Le Conseil d'État presse le gouvernement d'agir sur les émissions de gaz à effet de serre : "Un signal utile" pour la directrice de la Fondation européenne pour le climat qui souhaite que la France aille plus vite
Laurence Tubiana, directrice de la Fondation européenne pour le climat, estime sur france info jeudi 11 mai que la demande du Conseil d'Etat au gouvernement français pour qu'il prenne des mesures supplémentaires de réduction des émissions de gaz à effet de serre est "utile".
franceinfo : Cette décision, c'est une piqûre de rappel ou une claque comme le disent certaines associations écologistes ?
Laurence Tubiana : C'est un signal utile.
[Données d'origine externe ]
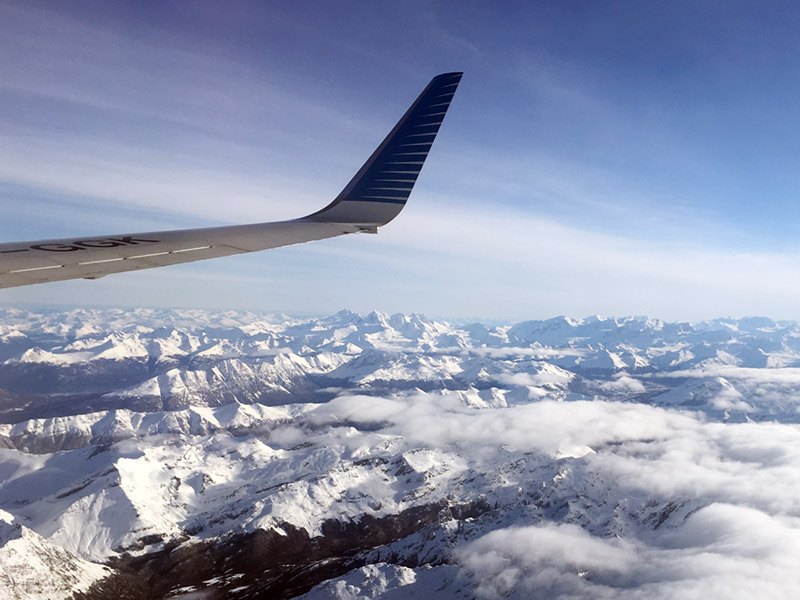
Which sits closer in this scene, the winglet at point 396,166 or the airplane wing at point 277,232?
the airplane wing at point 277,232

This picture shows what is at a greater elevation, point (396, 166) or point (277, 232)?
point (396, 166)

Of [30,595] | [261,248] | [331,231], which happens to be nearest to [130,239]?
[261,248]

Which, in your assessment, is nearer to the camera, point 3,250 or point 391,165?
point 3,250

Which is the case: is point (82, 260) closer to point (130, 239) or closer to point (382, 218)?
point (130, 239)

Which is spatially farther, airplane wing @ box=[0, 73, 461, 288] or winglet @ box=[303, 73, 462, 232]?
winglet @ box=[303, 73, 462, 232]

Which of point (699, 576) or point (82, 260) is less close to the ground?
point (82, 260)

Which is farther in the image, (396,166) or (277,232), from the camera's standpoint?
(277,232)
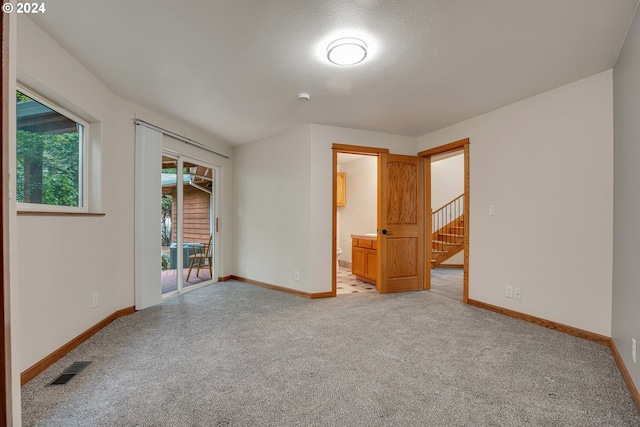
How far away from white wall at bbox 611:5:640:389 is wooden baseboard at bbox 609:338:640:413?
0.04 meters

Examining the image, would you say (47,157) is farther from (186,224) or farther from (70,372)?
(186,224)

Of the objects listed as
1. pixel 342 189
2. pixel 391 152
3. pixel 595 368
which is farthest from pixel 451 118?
pixel 342 189

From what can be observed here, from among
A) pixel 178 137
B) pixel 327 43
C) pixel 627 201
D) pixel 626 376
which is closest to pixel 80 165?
pixel 178 137

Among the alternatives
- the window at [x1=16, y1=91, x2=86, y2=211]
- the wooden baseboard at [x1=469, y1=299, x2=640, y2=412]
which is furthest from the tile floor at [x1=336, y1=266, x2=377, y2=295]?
the window at [x1=16, y1=91, x2=86, y2=211]

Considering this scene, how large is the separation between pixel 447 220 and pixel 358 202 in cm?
254

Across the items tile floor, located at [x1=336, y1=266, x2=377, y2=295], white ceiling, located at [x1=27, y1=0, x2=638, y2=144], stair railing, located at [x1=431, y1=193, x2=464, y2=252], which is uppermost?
white ceiling, located at [x1=27, y1=0, x2=638, y2=144]

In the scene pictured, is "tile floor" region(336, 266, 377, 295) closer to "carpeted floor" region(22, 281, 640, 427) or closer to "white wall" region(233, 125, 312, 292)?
"white wall" region(233, 125, 312, 292)

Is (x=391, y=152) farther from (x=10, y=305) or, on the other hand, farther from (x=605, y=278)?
(x=10, y=305)

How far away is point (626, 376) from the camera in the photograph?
1870 millimetres

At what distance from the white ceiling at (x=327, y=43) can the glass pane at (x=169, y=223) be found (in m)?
0.93

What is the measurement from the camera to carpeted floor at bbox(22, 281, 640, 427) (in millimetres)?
1576

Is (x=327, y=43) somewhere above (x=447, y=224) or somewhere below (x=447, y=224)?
above

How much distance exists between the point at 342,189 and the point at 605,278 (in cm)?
483

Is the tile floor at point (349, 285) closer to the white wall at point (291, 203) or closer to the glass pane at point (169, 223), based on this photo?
the white wall at point (291, 203)
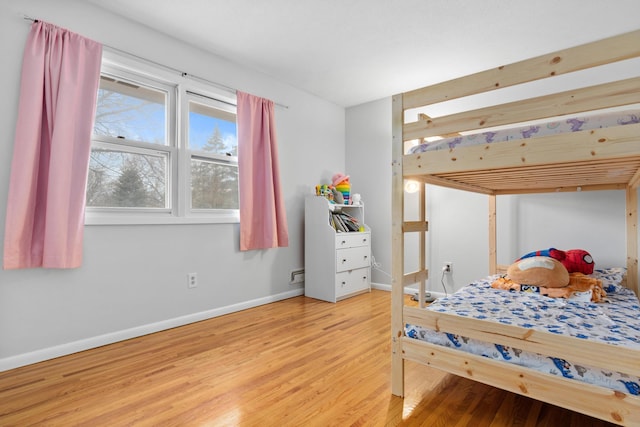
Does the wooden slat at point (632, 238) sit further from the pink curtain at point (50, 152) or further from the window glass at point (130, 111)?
the pink curtain at point (50, 152)

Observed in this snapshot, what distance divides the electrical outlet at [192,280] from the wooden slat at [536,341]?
182 cm

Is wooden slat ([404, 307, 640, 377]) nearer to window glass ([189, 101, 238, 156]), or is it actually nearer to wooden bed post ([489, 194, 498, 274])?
wooden bed post ([489, 194, 498, 274])

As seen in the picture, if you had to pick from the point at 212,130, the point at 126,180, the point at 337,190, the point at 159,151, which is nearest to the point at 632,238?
the point at 337,190

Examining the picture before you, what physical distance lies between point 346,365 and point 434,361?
0.59m

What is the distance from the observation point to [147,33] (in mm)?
2496

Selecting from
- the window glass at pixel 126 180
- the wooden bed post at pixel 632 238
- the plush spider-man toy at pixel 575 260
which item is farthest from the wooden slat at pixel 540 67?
the window glass at pixel 126 180

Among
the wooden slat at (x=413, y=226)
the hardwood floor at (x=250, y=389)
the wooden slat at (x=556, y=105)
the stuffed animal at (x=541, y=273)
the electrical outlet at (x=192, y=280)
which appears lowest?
the hardwood floor at (x=250, y=389)

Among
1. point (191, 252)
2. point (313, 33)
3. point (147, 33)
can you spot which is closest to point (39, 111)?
point (147, 33)

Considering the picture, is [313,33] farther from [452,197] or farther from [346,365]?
[346,365]

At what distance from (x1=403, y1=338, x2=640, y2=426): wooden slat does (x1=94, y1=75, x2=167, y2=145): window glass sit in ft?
7.62

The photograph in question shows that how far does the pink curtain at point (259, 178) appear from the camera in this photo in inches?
118

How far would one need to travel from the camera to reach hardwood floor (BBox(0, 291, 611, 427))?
1.41 m

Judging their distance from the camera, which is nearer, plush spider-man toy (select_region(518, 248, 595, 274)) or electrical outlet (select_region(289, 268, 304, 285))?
plush spider-man toy (select_region(518, 248, 595, 274))

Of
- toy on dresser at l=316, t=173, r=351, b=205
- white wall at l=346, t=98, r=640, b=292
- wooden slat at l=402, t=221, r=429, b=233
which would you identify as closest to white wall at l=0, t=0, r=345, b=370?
toy on dresser at l=316, t=173, r=351, b=205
Les actions entamées sont beaucoup trop lentes. Il y a aujourd'hui des infrastructures toujours construites et toujours pensées pour une réduction des émissions bien plus faible. Il y a donc un décalage entre les objectifs de la stratégie bas carbone du gouvernement et les actions qui sont entamées. Concernant la réduction des émissions de gaz à effet de serre, ça dépend des années. En moyenne, on est autour de 2,5% de réduction, il faudrait donc qu'on augmente. On doit aller vers une réduction plus importante. On a dépassé le budget carbone jusqu'en 2018, là, on se remet un peu dans les clous depuis 2019 (en cause : le Covid-19 et les prix de l'énergie). Le problème, c'est qu'on polarise le débat en France : on oppose le nucléaire au renouvelable, on dit que la société civile est trop excessive, on parle de terrorisme vert... Au lieu de se dire que c'est une action collective dans laquelle il faut amener tout le monde, on polarise le débat.
Est-ce que les cadeaux fiscaux, comme aux Etats-Unis sont plus efficaces que les interdictions ?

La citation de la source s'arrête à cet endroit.